A process for producing a corrugated metal pipe with parallel ridges characterized in that:

a) a first speed or input speed of the pipe to be corrugated is determined;

b) a second speed or output speed of the corrugated pipe, lower than the input speed, is determined;

c) the surface of the pipe is subjected to the contrasting actions of at least two spiral profiles or work surfaces, driven in rotation around the axis of the pipe, but idle around respective axes offset with respect to the axis of the pipe.
A procedure according to claim 1, characterized in that the output speed of the corrugated pipe is adjusted to adjust the pitch of the corrugations with parallel ridges of the pipe produced (TC).
An apparatus for continuous production of corrugated metal pipes with parallel ridges, characterized in that it comprises:

at least two corrugating fixtures (34, 38) each equipped with an inner spiral corrugating surface (37, 39), with a larger diameter than the diameter of the pipe to be processed, each said device being mounted idle around its own axis (b, c).

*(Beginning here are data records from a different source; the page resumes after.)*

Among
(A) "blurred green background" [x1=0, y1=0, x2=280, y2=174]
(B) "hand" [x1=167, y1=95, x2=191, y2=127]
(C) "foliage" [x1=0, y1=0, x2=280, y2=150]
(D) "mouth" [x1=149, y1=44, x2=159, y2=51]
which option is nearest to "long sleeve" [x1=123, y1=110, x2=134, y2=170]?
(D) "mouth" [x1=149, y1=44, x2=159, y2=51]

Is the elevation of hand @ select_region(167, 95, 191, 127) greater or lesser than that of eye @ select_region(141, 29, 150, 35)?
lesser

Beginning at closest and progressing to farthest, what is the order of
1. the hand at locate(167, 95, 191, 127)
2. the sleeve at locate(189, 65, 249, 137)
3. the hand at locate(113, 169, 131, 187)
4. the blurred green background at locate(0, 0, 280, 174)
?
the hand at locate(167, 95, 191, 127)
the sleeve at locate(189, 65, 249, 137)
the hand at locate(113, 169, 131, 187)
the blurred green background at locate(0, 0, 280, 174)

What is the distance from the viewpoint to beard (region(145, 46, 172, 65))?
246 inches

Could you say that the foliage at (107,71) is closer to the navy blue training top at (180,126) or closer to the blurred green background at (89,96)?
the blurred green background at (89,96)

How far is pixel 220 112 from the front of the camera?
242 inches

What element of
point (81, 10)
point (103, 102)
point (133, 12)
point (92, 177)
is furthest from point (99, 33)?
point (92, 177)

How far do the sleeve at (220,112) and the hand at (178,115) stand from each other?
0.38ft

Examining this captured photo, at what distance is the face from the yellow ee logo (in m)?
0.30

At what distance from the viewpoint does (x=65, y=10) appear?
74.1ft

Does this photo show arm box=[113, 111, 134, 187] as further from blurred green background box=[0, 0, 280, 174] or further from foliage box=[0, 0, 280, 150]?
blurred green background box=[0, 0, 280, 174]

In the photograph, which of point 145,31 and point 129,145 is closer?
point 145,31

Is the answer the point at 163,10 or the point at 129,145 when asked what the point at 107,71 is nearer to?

a mandrel (24) rotatable around an axis (a) of rotation, said mandrel receiving said idle corrugating fixtures, with respective axes (b, c) parallel and at an equal distance from the axis of rotation (a) of the mandrel;

means for rotationally moving said mandrel around said axis of rotation (a),

drive means (2, 4) upstream and downstream of the mandrel to produce feeding of the pipe.
An apparatus according to claim 3, characterized in that said driving means for the pipe comprise an upstream drive or draft device (2) and a downstream drive or draft device (4), which are adjustable to different feeding speeds.
An apparatus according to claim 3, characterized in that said fixtures are mounted in adjacent positions along a direction of travel of the pipe.
An apparatus according to claim 3, characterized in that said corrugating fixtures (34, 38) are interchangeable on the mandrel and mounted on the mandrel so as to have the respective axes (b, c) adjustable in position with respect to the axis of the mandrel.
An apparatus according to claim 6, characterized in that it comprises means for adjusting the distance of the axes (b, c) of the corrugating means from the rotational axis (a) of the mandrel and said means comprise:

a slide (30, 32) for each corrugating fixture;

each slide having an inclined groove (57, 58);

an adjustment member (54) translatable axially along the rotational axis (a) of the mandrel, and provided with an inclined tongue(s) in sliding engagement with said groove(s).
An apparatus according to claim 7, characterized in that it comprises a tubular element (22) disposed with its axis coinciding or parallel to the axis of the mandrel and engaged with said adjustment member to determine feeding thereof.
An apparatus according to claim 3, characterized in that it comprises three or more corrugating devices disposed with their axes offset with respect to the rotational axis and angularly equidistant around said axis.
An apparatus according to claim 3, characterized in that it comprises a guide bushing to guide the pipe upstream of the corrugating fixtures and a guide bushing to guide the pipe downstream of the corrugating fixtures.
An apparatus according to claim 10, characterized in that the downstream guide bushing rotates with the mandrel.